The young Ojibwe girl, Josie, wants more than anything to dance for the first time at the summer powwow. This sweet picture book, “Josie Dances,” explains the way Josie’s aunty, grandmother and mother create her powwow outfit while Josie practices the shawl dance.

Persistence and belief pay off. That summer day, Josie steps into the dance arena and is broadly welcomed by her people. She swirls and almost seems to fly, a new and graceful participant at the powwow under the proud gaze of the family that loves her.

I have a great fondness for beautifully illustrated children’s books. Some of the pictures from books in recent years are so striking that they could stand alone as a framed wall hanging. This is one of those books.

Also, I have a fondness for good story telling that teaches American Indian culture and history with its emphasis on strong families, respect for all, caring and preserving natural resources, and the handing down of tradition.

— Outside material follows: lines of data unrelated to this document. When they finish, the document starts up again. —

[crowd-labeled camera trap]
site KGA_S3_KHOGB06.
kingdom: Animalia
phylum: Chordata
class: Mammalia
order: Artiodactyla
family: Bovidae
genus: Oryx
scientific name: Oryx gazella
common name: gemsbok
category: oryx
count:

“Josie Dances” hits those marks for excellence as a story that has played out countless times in American Indian families. For those readers who remember their first dance outfit and first powwow arena, expect a triggering of sweet memories.

The book is a good general introduction to powwows for children, showing them that hand-crafted clothes require diligence and work, that when families work toward a common goal, good things happen and that the best parts of Ojibwe culture remain meaningful and even fun. When Josie’s Indian name is spoken from the dance arena, people line up to shake her hand. Her grandmother whispers: “Listen to the drum, the heartbeat of Aki (Mother Earth). You are dancing for the ancestors and all the people that you see.”

The story has a ring of truth because author Denise Lajimodiere (Turtle Mountain Ojibwe) based the book on her own daughter’s first powwow dance.

Artist Angela Erdrich (Turtle Mountain Ojibwe) is a pediatrician and started painting with watercolors in high school. Her illustrations are rich with detail, familiarity and nuance.

Take a look at that arena director and you’ll agree that he looks exactly right, from his boots to his beaded vest to his hat. The illustration of Josie about to tuck into an Indian taco will nudge your appetite. In one stunning depiction, Grandma Greatwalker sleeps beneath her star quilt, and we see the objects of her dreams – a family of winged and four-legged creatures who will help Grandma determine Josie’s Indian name.

If you don’t have a child to read this book with, borrow one. Go see your niece or your cousin or the neighbor. Ask the kids to put down their phones and prepare to be dazzled. Let them hear and see and imagine how Josie learns to dance.

“Josie Dances” by Denise Lajimodiere and Angela Erdrich is published by the Minnesota Historical Society Press. It will be available in May, 2021 and is ideal for children age 3-7.